- [Requirement]
In the text about children threatening to run away, how many children and teens does the National Runaway Switchboard estimate run away from home each year?
══ Selected text
Parents of teenagers have heard this probably more than we realize, especially over the holiday time when stress levels can be on the rise.
The National Runaway Switchboard estimates that up to 2.8 million children and teens run away from home each year. Many return home within the first 24 hours, but there are still a staggering number that never make it home.
If your child is threatening to run away, here are 10 things to consider.
- Assess the Actual Risk – An older child with serious behavioral problems is significantly more likely to run away than an angry elementary school student. Try to determine if there’s an actual risk, or if your child is simply making threats out of an inability to properly express themselves.
- Create an Environment Conducive to Talking – Kids that don’t feel as if they can be honest and open with their parents often feel as if there’s no one at home who can help them. Creating an environment that helps your child feel comfortable and respected is one of the best ways to get to the root of and to prevent problems.
- Ask Them How They Can Make Their Situation Better – When your child calms down enough to speak rationally, ask them what other steps they could take to improve the situation they’d like to run away from. Often, verbalizing their problems and actively looking for alternative solutions will ease the powerlessness that they feel and help them think more clearly.
- Focus On Causes, Not Threats – Though threats of running away should never be treated lightly, it’s best to focus on finding out the cause of your child’s distress before tackling the resulting threats.
- Speak to Your Pediatrician – If you genuinely feel that your child is at risk of running away, your pediatrician or family doctor can refer you to a therapist or counselor who can help you monitor your child and uncover the underlying issue.
- Stay Calm – Though threats of running away are very upsetting to any parent, it’s important not to let anger or hysterical emotion come to the surface during a conversation with your child, especially a teenager. Teens are often uncomfortable with these displays and may feel an even stronger urge to escape the pressure.
- Never Call Their Bluff – Offering to help your child pack or calling their bluff only serves to make them feel unwanted, which could elevate what was an idle threat to a point where they feel obligated to leave.
════
══ Extracted information
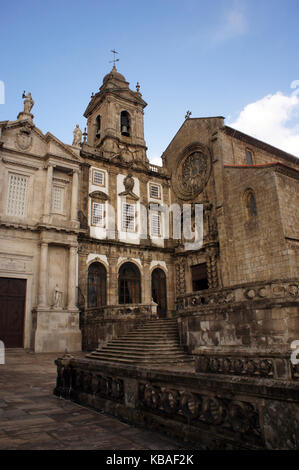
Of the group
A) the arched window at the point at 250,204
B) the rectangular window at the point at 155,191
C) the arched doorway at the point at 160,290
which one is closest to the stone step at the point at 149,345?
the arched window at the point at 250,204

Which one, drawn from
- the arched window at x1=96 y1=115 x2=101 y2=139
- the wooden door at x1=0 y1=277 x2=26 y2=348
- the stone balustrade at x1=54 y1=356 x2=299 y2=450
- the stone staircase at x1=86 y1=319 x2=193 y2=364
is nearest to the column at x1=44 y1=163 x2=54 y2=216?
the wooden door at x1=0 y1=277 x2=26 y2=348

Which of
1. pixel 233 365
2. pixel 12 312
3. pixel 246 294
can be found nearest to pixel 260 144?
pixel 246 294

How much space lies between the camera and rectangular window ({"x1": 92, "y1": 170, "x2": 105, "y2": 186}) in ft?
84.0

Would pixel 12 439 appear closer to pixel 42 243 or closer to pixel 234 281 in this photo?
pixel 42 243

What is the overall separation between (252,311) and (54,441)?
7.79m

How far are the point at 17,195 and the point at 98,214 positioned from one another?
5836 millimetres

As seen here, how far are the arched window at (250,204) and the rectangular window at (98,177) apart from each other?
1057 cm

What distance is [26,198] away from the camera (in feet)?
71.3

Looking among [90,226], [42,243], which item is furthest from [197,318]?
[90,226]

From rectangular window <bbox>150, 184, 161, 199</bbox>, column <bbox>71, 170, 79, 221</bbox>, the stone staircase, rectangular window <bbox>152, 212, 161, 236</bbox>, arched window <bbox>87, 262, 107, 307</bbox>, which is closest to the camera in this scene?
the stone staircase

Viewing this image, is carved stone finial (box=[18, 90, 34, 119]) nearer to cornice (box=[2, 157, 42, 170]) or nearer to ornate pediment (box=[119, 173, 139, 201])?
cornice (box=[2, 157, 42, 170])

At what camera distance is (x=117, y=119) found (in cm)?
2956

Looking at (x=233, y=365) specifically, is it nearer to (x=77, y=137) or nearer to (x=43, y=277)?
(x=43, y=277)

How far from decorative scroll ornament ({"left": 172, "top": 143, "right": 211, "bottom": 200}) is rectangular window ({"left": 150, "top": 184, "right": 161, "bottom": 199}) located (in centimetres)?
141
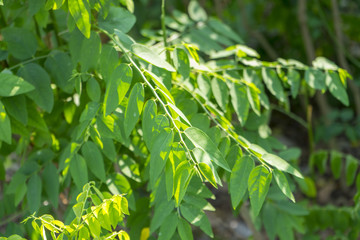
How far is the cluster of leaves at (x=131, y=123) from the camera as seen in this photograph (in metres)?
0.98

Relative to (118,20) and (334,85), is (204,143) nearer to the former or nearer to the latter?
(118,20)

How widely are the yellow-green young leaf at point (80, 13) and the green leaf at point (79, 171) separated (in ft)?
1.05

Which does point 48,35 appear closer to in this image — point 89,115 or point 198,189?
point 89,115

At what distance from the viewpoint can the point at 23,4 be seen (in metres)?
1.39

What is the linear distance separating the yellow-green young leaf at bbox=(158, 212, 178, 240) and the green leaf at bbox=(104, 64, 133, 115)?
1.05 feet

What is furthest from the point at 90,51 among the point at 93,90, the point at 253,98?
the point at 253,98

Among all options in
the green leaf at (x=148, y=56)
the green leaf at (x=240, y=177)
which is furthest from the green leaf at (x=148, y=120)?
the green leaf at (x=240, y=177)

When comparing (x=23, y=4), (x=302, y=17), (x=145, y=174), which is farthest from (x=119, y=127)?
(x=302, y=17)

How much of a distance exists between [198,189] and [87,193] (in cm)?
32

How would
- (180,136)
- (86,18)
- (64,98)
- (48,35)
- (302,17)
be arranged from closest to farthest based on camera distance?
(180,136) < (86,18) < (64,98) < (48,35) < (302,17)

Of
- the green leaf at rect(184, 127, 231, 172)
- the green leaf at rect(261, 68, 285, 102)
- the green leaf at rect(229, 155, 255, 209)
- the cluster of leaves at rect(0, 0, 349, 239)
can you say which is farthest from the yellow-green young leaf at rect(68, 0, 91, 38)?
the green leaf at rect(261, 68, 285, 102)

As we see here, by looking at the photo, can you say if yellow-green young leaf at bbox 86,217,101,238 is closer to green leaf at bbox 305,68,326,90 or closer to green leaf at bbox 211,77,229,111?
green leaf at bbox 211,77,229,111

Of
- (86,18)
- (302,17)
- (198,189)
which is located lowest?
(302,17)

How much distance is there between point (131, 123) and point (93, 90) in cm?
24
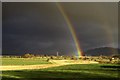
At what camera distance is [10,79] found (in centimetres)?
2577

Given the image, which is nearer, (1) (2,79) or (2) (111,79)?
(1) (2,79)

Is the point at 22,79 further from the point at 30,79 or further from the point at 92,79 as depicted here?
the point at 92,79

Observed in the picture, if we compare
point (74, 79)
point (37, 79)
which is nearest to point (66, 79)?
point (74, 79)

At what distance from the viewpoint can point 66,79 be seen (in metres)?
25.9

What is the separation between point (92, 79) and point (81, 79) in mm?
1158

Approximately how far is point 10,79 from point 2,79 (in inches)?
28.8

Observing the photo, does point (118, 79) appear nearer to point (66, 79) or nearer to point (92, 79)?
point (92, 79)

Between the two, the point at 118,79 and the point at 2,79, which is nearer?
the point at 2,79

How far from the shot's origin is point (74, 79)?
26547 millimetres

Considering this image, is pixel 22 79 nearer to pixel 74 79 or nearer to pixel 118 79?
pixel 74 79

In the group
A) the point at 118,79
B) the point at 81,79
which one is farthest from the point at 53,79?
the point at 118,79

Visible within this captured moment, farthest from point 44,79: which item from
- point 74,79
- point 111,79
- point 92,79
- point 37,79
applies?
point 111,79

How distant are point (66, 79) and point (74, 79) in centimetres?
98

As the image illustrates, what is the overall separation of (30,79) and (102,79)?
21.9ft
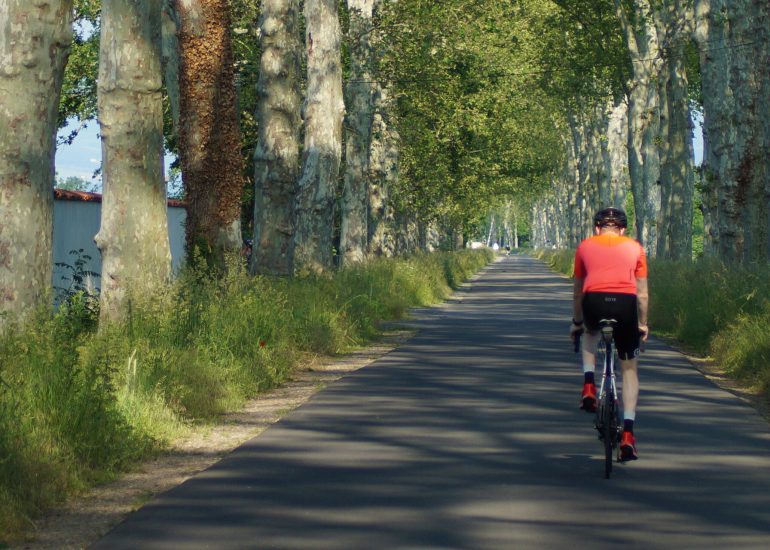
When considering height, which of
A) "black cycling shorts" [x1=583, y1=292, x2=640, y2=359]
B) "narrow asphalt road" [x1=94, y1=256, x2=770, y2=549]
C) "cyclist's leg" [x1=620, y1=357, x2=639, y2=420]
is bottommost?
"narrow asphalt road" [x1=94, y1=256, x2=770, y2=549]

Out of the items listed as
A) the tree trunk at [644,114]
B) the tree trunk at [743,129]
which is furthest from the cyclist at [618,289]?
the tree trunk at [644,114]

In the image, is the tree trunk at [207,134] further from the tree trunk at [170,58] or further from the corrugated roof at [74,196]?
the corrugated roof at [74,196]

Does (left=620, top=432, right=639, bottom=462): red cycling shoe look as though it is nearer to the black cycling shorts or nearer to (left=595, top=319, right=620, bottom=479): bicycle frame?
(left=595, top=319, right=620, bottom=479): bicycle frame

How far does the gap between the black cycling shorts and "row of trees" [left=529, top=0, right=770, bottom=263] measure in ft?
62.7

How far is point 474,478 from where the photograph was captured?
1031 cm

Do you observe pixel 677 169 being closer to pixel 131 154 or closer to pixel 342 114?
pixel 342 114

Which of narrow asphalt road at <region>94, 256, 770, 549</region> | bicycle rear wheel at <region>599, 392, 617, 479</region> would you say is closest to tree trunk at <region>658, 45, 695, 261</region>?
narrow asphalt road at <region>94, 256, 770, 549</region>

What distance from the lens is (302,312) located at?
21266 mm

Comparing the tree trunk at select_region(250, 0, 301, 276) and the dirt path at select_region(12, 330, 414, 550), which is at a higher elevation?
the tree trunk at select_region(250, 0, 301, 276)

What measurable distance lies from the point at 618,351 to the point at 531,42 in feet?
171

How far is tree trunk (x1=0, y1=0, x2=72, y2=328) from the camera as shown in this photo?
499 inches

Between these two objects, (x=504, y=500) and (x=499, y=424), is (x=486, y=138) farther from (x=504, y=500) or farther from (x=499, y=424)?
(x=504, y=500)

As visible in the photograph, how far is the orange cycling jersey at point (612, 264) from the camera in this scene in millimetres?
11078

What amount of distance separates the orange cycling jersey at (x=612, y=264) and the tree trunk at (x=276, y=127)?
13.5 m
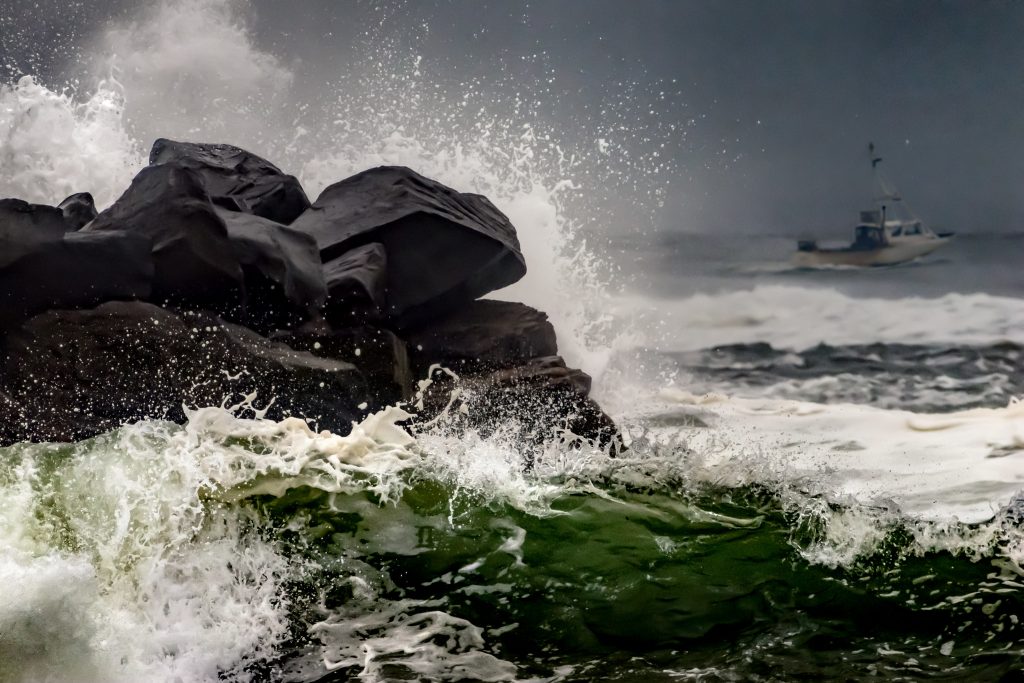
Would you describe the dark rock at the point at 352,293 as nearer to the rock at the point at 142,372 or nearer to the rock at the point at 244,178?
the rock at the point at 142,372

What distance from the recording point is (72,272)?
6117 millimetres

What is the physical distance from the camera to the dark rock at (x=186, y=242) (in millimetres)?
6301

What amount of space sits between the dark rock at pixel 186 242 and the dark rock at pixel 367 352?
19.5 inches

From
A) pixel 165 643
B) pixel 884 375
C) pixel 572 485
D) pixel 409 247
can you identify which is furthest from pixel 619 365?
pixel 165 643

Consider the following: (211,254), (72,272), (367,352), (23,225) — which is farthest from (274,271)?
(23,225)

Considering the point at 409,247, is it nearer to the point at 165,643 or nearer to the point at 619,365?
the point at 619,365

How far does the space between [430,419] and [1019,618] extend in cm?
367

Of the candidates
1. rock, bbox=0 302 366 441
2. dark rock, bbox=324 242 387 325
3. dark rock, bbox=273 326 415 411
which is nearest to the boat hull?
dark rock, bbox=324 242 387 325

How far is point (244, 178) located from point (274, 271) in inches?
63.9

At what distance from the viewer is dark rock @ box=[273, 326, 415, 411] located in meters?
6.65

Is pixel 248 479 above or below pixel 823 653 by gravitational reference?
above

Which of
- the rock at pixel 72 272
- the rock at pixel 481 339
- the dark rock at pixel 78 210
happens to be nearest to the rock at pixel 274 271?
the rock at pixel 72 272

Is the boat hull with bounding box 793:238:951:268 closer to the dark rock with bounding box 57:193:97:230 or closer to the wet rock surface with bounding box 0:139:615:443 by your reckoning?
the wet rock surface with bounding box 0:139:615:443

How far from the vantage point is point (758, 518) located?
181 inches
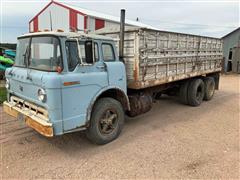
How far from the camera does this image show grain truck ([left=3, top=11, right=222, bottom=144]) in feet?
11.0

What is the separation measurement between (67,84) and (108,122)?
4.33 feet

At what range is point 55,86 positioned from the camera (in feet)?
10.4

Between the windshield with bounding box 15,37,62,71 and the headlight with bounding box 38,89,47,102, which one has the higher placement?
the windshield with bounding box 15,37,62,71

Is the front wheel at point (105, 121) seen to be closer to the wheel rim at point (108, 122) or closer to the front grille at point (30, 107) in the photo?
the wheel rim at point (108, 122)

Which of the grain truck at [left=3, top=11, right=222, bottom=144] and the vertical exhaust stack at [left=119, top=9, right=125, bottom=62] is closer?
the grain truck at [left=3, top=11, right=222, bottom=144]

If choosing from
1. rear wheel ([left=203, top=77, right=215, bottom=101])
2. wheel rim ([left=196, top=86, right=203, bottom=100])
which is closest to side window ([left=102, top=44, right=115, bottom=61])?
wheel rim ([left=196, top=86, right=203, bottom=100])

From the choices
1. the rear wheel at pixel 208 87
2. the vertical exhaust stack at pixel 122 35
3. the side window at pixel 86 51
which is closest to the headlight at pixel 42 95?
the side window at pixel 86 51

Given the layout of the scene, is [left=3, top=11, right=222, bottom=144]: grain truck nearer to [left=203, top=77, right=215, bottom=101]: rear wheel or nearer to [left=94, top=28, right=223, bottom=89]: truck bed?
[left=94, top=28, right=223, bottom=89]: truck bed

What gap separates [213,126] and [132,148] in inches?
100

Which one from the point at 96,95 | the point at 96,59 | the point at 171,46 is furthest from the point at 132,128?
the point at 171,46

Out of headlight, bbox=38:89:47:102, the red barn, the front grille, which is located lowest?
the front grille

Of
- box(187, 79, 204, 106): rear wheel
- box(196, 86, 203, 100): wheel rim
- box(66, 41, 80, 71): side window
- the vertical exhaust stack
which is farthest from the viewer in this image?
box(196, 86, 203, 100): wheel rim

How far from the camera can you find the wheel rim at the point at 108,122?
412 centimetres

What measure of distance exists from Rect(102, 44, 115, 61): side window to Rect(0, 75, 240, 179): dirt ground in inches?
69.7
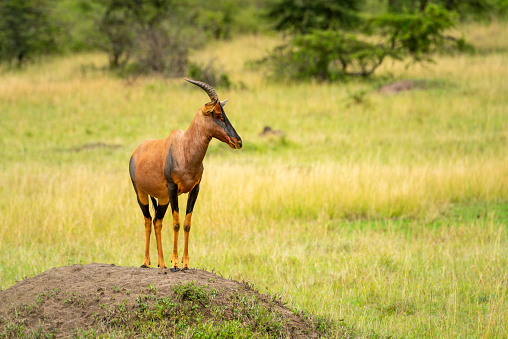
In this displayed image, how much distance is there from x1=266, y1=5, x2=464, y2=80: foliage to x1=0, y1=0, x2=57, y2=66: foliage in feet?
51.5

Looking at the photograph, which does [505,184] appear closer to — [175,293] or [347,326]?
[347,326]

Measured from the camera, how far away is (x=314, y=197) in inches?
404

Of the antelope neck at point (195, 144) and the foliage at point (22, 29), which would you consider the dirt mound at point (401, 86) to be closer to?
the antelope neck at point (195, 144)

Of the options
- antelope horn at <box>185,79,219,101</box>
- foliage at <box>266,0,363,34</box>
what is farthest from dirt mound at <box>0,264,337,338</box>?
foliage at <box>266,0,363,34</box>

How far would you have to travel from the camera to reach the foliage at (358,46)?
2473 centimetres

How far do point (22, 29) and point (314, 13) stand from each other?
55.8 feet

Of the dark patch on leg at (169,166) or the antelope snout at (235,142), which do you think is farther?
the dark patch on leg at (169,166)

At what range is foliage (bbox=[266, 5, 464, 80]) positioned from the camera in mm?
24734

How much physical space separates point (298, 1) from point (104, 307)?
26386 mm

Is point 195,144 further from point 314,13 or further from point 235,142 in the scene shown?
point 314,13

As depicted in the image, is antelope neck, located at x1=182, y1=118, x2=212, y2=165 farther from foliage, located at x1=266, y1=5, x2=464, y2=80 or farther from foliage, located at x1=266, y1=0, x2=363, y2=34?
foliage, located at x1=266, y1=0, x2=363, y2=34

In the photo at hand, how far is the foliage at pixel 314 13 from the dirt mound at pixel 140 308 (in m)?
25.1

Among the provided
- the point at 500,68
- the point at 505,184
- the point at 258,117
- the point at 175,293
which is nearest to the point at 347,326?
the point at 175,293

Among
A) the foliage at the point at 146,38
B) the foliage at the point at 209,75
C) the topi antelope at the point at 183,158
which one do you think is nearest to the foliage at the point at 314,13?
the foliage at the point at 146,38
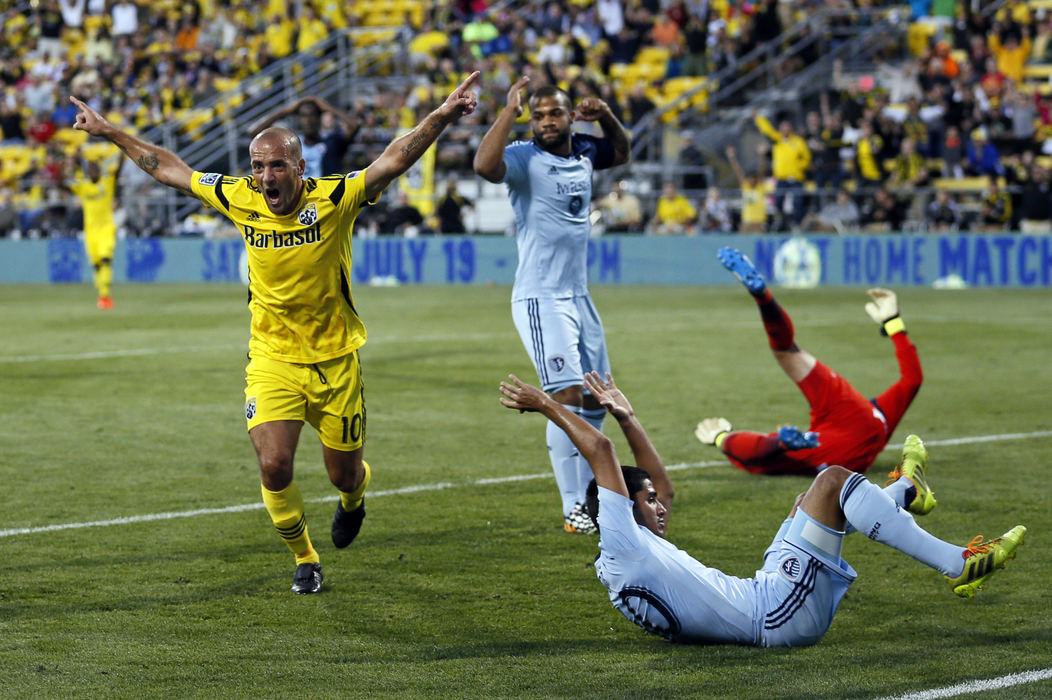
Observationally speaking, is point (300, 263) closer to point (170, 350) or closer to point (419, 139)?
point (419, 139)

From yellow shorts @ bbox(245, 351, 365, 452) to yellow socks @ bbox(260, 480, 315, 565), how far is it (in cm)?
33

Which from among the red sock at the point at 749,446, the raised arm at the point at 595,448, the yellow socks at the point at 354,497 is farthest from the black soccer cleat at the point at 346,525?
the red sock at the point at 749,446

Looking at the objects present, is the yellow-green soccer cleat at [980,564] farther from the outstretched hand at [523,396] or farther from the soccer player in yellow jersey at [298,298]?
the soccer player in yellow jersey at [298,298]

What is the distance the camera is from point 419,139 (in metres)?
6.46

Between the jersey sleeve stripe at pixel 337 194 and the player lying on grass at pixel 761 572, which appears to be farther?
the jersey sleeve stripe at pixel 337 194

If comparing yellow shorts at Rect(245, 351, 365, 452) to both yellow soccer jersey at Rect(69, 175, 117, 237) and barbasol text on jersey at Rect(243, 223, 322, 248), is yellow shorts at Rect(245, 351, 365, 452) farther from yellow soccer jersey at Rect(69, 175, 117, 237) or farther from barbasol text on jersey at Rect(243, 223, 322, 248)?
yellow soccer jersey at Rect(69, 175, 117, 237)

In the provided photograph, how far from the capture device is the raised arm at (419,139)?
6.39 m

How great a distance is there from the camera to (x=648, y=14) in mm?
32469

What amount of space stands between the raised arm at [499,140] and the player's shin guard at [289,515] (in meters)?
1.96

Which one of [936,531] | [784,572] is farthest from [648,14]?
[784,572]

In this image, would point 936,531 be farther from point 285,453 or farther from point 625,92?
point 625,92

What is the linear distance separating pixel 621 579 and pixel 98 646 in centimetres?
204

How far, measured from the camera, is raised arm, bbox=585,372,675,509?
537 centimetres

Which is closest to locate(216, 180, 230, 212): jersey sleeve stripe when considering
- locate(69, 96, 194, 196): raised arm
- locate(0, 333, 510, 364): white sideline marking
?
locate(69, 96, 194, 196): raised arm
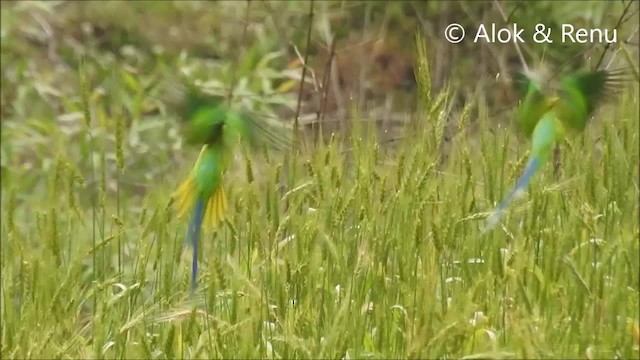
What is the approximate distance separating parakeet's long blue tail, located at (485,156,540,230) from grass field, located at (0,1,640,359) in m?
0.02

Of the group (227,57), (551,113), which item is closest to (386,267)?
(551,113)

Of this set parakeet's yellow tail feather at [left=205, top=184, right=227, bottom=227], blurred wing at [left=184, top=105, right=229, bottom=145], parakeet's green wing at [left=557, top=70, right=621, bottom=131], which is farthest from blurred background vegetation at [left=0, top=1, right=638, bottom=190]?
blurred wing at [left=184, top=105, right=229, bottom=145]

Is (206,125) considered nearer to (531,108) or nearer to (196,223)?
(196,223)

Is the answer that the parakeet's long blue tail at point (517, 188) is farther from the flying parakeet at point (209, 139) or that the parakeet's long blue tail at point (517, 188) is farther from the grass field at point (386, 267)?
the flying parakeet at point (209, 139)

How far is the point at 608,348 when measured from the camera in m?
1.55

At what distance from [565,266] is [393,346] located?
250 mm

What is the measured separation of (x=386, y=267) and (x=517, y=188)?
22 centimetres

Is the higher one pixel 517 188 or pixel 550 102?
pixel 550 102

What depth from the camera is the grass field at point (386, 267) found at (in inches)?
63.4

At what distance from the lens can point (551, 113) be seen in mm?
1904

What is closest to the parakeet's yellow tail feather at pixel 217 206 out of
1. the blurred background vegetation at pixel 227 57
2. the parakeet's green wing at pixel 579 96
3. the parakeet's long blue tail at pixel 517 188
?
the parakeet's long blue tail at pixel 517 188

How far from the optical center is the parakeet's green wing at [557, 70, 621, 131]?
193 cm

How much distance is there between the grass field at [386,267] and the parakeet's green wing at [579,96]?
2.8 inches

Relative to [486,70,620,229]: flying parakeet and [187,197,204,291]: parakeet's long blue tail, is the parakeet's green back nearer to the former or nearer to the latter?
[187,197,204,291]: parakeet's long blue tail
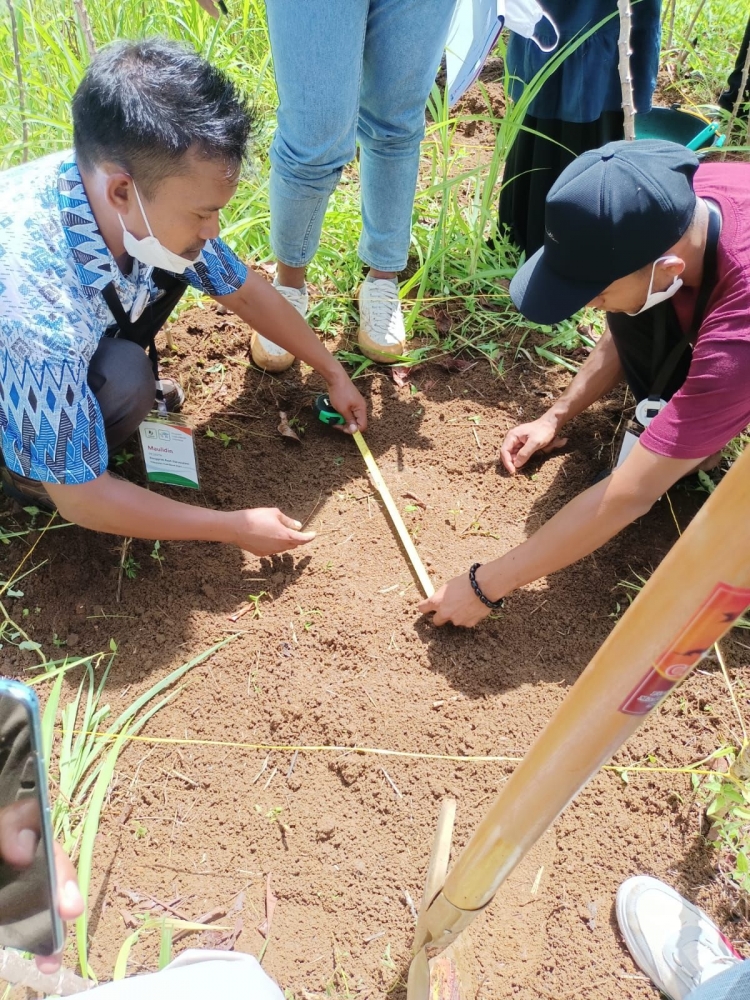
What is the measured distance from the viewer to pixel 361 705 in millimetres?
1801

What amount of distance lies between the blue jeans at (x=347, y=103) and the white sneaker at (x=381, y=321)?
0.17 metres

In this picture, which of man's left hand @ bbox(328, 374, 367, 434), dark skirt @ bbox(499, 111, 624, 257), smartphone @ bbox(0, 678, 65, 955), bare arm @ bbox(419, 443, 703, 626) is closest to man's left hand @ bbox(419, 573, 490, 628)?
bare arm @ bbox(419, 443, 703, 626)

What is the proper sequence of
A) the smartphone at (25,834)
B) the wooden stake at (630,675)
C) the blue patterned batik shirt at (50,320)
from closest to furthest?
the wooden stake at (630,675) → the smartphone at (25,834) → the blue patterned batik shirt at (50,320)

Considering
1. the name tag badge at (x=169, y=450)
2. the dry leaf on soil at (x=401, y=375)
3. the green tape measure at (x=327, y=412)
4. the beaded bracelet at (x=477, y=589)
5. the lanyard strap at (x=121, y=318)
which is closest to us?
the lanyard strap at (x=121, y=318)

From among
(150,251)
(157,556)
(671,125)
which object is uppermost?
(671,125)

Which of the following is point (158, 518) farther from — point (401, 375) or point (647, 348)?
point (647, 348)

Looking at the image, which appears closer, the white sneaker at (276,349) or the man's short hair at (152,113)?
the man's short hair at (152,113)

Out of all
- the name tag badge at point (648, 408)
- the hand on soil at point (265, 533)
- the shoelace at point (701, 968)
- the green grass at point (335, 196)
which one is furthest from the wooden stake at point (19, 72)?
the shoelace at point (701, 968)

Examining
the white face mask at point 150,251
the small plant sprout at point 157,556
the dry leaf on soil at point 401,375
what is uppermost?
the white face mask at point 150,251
════
- [Result of this exercise]
Up to 2.8 million.